Copy everything from the row containing "How much distance" down to the last row, changing "closest" to "nearest" and leaving the rest untouched.
***
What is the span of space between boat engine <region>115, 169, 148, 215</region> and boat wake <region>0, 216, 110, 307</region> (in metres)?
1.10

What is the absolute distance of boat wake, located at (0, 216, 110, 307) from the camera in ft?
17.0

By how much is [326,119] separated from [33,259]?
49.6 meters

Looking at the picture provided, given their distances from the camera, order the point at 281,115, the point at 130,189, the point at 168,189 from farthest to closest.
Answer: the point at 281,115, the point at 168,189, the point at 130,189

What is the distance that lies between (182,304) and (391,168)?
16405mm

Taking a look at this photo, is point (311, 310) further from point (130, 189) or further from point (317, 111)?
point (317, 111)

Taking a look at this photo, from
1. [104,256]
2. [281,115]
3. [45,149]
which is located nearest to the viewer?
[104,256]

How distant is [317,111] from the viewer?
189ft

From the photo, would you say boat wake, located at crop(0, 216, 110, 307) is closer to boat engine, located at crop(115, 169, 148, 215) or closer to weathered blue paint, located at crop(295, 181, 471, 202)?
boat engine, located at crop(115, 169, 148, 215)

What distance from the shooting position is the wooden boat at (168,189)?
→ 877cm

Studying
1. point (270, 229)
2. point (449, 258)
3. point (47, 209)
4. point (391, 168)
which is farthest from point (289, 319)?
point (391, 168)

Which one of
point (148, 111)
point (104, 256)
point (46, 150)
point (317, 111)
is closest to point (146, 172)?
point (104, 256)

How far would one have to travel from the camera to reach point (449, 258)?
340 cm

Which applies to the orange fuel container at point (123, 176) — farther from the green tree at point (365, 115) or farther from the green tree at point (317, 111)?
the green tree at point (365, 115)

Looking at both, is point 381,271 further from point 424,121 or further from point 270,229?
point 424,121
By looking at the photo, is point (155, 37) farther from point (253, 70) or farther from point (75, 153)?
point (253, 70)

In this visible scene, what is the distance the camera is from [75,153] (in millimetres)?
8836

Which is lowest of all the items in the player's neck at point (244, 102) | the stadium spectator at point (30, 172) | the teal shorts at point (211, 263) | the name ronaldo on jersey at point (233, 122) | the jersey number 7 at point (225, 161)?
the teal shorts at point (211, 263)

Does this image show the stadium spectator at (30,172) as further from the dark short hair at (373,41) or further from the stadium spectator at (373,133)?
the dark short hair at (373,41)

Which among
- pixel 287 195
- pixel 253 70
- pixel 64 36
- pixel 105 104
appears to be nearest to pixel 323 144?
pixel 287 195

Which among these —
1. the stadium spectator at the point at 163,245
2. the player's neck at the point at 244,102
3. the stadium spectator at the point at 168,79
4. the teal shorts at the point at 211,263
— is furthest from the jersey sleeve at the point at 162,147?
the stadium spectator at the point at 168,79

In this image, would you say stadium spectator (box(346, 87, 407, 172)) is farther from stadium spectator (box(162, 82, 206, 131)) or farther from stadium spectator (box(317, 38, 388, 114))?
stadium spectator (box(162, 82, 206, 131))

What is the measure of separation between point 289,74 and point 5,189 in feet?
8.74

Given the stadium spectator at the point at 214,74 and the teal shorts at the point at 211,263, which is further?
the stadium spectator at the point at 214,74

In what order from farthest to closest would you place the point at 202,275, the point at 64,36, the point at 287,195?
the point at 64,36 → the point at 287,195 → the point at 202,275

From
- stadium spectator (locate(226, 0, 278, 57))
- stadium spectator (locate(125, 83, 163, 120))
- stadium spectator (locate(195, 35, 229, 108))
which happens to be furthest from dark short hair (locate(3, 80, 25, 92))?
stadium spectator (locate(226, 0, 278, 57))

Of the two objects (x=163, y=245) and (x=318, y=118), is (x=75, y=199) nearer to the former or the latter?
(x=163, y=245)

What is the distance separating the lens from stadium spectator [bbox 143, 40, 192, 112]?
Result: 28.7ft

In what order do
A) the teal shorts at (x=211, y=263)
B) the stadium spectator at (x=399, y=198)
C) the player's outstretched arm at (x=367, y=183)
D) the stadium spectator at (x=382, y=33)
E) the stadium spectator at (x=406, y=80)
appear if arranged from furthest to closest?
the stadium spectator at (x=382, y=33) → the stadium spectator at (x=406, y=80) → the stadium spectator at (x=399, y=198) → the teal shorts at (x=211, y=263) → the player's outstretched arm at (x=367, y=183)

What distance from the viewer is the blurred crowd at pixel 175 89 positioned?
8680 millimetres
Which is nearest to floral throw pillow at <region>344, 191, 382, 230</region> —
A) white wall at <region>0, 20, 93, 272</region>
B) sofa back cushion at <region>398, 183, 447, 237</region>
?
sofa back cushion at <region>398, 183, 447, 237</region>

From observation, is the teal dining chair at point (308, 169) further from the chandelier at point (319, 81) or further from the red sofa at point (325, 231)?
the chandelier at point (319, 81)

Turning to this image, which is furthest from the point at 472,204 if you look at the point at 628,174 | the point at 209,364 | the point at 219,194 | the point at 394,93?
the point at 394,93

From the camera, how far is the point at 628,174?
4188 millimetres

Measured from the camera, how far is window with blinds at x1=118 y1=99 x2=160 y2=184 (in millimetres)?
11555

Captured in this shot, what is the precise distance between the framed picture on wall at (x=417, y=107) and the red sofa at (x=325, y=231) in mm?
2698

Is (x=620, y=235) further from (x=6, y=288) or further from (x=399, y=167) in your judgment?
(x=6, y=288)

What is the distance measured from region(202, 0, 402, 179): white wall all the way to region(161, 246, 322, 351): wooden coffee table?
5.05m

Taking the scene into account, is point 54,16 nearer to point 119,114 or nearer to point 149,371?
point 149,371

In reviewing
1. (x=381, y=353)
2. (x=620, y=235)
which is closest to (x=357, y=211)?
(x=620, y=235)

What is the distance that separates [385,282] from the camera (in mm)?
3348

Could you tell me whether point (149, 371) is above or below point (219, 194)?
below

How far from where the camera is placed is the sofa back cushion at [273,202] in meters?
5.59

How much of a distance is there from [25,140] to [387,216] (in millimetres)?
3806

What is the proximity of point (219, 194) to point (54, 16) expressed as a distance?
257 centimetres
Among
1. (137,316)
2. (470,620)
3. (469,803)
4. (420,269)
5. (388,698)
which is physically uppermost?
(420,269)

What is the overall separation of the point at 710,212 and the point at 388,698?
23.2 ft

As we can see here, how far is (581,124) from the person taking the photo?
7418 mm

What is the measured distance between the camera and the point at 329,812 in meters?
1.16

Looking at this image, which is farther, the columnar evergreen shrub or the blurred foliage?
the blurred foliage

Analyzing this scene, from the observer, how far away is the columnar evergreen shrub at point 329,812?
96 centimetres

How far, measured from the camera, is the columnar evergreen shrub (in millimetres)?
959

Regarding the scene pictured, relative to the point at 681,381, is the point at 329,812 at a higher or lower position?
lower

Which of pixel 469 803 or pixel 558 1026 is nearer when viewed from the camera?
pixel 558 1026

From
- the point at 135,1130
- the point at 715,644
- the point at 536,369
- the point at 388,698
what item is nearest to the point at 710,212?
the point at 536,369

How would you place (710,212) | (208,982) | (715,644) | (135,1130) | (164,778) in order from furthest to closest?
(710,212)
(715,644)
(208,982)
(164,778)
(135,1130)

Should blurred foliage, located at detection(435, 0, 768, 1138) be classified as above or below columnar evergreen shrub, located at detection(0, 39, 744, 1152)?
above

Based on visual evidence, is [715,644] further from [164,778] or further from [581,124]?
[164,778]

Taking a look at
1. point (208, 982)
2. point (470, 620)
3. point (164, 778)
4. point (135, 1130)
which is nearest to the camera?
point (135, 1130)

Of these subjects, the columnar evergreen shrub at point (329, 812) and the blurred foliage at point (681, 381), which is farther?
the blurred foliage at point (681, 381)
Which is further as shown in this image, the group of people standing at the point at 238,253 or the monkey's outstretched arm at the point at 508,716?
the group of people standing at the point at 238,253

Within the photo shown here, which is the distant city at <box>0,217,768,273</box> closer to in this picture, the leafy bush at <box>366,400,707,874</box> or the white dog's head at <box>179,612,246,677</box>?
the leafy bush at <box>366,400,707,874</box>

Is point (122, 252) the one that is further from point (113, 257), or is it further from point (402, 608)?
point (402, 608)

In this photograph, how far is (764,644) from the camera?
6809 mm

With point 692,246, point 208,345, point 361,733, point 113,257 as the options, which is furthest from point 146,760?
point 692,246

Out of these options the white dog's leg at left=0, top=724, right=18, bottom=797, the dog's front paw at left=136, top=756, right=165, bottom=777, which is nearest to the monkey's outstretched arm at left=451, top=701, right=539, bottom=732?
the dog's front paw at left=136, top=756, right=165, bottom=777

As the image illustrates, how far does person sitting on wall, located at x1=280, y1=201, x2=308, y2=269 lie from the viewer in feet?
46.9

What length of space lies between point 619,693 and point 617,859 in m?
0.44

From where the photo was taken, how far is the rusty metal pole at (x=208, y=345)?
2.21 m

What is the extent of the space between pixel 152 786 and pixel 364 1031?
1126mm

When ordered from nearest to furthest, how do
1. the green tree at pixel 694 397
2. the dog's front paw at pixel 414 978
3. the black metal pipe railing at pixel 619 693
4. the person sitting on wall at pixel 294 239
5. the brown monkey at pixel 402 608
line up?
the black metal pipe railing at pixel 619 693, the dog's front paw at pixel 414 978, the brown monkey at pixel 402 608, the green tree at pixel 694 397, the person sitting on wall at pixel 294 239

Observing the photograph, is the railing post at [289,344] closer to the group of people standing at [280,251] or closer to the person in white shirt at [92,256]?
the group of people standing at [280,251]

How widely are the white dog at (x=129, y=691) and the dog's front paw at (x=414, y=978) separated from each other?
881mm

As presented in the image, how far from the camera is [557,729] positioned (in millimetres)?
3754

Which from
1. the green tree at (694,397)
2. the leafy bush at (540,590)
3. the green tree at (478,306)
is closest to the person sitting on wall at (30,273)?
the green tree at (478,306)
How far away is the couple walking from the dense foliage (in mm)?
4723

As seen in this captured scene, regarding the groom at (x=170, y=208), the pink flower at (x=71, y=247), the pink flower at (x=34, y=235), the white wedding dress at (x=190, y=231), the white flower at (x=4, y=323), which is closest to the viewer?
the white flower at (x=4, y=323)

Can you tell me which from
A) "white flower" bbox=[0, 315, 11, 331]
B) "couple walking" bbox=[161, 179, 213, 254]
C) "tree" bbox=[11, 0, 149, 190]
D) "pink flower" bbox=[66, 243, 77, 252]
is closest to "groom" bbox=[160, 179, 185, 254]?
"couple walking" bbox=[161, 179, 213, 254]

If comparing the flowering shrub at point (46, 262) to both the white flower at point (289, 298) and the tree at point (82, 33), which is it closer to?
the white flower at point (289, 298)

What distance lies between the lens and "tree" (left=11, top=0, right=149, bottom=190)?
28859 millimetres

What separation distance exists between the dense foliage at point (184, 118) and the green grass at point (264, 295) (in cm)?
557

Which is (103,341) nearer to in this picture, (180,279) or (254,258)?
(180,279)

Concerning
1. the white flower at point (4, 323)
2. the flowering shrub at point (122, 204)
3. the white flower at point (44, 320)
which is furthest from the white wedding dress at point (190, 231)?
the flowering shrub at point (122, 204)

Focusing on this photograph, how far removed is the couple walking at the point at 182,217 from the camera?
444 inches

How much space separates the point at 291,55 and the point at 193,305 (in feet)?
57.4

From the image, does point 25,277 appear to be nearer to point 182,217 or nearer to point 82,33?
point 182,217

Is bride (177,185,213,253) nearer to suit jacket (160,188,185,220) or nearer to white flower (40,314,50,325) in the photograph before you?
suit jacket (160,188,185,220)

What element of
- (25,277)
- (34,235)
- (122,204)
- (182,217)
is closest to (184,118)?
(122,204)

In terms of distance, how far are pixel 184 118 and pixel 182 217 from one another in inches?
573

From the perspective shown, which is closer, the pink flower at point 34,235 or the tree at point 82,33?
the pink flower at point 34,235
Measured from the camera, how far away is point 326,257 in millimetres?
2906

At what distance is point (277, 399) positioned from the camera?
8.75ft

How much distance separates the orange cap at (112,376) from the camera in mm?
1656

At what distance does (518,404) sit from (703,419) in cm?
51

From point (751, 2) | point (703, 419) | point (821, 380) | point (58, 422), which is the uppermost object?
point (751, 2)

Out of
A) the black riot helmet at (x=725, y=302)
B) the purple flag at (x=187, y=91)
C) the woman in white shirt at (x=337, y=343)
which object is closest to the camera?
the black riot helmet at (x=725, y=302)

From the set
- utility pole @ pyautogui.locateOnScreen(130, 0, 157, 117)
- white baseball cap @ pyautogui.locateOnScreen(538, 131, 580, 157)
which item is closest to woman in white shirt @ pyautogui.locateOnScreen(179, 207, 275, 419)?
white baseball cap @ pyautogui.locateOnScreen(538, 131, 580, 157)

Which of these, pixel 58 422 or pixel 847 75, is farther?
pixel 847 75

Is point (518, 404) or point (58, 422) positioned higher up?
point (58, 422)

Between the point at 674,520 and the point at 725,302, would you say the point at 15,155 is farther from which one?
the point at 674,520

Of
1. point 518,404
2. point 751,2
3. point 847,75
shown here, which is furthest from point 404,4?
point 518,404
***
| Written solution |
How much distance separates the orange cap at (112,376) from the camera in mm?
1656

At what distance does (518,404) sit from (703,419) in cm?
51

From point (751, 2) | point (703, 419) | point (821, 380) | point (58, 422), which is the uppermost object?
point (751, 2)

Out of
A) the black riot helmet at (x=725, y=302)
B) the purple flag at (x=187, y=91)
C) the woman in white shirt at (x=337, y=343)
which object is nearest to the camera?
the black riot helmet at (x=725, y=302)

From the set
- utility pole @ pyautogui.locateOnScreen(130, 0, 157, 117)
- white baseball cap @ pyautogui.locateOnScreen(538, 131, 580, 157)
which item is nearest to woman in white shirt @ pyautogui.locateOnScreen(179, 207, 275, 419)?
white baseball cap @ pyautogui.locateOnScreen(538, 131, 580, 157)

Which of these, pixel 58 422 or pixel 847 75, is farther?
pixel 847 75

Is point (518, 404) or point (58, 422) positioned higher up?
point (58, 422)

Between the point at 674,520 and the point at 725,302, would you say the point at 15,155 is farther from which one?
the point at 674,520

Of
1. point 518,404
2. point 751,2
3. point 847,75
shown here, which is furthest from point 404,4?
point 518,404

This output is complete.